Comprendere l'oncologia veterinaria: l'oncologia veterinaria è una branca specializzata della medicina veterinaria focalizzata sullo studio e sul trattamento del cancro negli animali. Gli oncologi veterinari seguono una formazione approfondita, che comprende una formazione avanzata in oncologia, patologia, chirurgia e medicina interna. Questa conoscenza completa consente loro di fornire piani di trattamento su misura per gli animali domestici a cui è stato diagnosticato il cancro.
Diagnosi e trattamento: una delle responsabilità principali degli specialisti in oncologia veterinaria è diagnosticare accuratamente il cancro negli animali. Ciò comporta spesso una combinazione di immagini diagnostiche, come raggi X, ultrasuoni e risonanza magnetica, nonché test di laboratorio, comprese analisi del sangue e biopsie.
Una volta confermata la diagnosi, gli oncologi veterinari collaborano con i proprietari di animali domestici per sviluppare strategie di trattamento personalizzate. Questi possono includere chirurgia, chemioterapia, radioterapia, immunoterapia o una combinazione di queste modalità. L'obiettivo è colpire efficacemente il cancro riducendo al minimo gli effetti collaterali e massimizzando la qualità della vita dell'animale.
Cure compassionevoli: oltre alla competenza medica, gli specialisti in oncologia veterinaria forniscono cure compassionevoli sia agli animali domestici che ai loro proprietari durante tutto il processo di trattamento. Comprendono l'impatto emotivo di una diagnosi di cancro sulle famiglie e offrono supporto, guida ed empatia in ogni fase del percorso.
Oltre a somministrare il trattamento, gli oncologi veterinari istruiscono i proprietari di animali domestici sulle loro opzioni, prognosi e potenziali risultati. Incoraggiano una comunicazione aperta e garantiscono che i proprietari di animali domestici si sentano autorizzati a prendere decisioni informate sulla cura del proprio animale domestico.
Ricerca e progressi: l'oncologia veterinaria è un campo dinamico che si evolve continuamente con i progressi nella tecnologia medica e nella ricerca. Gli specialisti di oncologia veterinaria partecipano attivamente a studi clinici e studi di ricerca per esplorare nuove opzioni di trattamento, migliorare le terapie esistenti e migliorare la nostra comprensione della biologia del cancro negli animali.
Rimanendo in prima linea nella ricerca oncologica veterinaria, gli specialisti possono offrire trattamenti all’avanguardia e risultati migliori per gli animali domestici a cui è stato diagnosticato il cancro. Il loro impegno nel portare avanti il campo avvantaggia non solo i singoli pazienti, ma contribuisce anche alla conoscenza collettiva e al progresso nella medicina veterinaria.
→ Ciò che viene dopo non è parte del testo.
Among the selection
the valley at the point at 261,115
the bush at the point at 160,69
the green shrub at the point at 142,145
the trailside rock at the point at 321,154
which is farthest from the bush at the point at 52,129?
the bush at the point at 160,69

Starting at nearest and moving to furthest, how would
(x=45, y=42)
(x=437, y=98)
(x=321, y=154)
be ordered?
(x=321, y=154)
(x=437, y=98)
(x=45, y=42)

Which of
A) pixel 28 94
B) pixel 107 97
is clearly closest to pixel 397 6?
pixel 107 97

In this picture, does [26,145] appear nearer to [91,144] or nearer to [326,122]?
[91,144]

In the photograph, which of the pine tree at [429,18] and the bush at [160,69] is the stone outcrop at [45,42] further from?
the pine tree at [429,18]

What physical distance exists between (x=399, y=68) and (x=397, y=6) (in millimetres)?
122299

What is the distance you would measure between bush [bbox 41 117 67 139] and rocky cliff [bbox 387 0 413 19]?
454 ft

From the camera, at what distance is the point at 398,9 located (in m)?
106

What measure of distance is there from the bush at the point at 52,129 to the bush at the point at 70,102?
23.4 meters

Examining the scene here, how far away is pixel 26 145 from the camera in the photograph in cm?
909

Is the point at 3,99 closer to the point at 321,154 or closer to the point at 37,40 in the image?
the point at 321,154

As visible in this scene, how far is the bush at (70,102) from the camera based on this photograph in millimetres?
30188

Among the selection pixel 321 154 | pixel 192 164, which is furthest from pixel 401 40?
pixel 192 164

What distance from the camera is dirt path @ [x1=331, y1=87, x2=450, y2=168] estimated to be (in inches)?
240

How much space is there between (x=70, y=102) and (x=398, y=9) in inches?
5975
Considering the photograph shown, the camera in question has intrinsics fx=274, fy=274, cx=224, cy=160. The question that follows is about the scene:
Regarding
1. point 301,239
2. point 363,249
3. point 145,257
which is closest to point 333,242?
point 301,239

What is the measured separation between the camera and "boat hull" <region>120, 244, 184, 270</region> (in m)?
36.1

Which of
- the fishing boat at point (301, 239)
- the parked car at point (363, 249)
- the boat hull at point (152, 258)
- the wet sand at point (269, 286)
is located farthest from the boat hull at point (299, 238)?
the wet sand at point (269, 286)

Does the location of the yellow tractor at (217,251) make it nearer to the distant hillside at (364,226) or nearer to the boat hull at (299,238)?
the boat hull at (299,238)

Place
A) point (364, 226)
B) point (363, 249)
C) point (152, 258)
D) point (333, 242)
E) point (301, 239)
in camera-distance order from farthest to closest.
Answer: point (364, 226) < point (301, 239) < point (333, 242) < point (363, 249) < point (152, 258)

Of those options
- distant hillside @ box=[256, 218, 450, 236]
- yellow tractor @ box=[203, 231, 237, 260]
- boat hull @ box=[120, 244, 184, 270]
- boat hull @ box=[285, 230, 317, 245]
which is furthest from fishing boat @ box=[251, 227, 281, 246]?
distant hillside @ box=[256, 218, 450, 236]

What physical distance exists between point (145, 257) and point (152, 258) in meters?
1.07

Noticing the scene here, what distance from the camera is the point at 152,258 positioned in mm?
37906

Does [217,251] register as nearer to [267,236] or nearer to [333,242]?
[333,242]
Conclusione: gli specialisti in oncologia veterinaria sono membri inestimabili della comunità veterinaria, poiché forniscono assistenza e supporto esperti agli animali domestici e alle loro famiglie colpiti dal cancro. Attraverso la loro dedizione, compassione e continua ricerca dell’eccellenza, fanno una differenza significativa nella vita degli animali, offrendo speranza e guarigione di fronte alle avversità.